=== Section Start ===

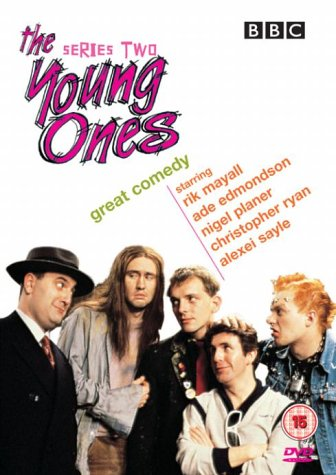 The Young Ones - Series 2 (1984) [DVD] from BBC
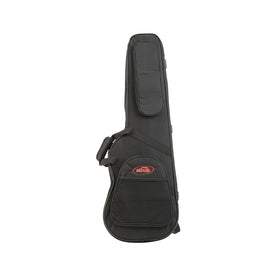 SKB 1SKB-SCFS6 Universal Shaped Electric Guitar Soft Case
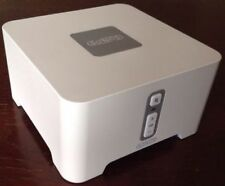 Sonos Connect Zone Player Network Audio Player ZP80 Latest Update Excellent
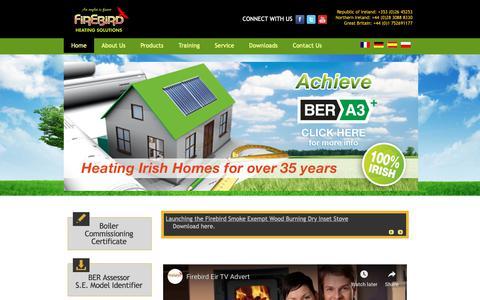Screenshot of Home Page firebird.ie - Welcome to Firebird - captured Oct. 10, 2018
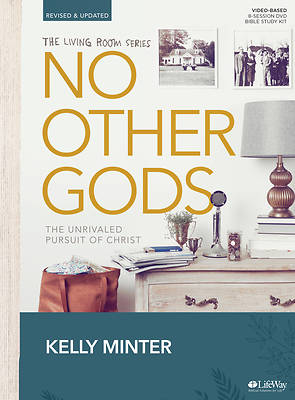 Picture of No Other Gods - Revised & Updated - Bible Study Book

=== Section End ===
=== Section Start ===

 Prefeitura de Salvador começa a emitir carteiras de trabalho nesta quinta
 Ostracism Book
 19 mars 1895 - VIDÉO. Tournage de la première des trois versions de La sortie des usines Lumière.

=== Section End ===

== TASK ==
Of the lines above, copy only those from the one holding "Sonos Connect Zone" to the one holding "Picture of No", both included, and exclude every image.

== SOLUTION TO THIS EXERCISE ==
 Sonos Connect Zone Player Network Audio Player ZP80 Latest Update Excellent
Screenshot of Home Page firebird.ie - Welcome to Firebird - captured Oct. 10, 2018
 Picture of No Other Gods - Revised & Updated - Bible Study Book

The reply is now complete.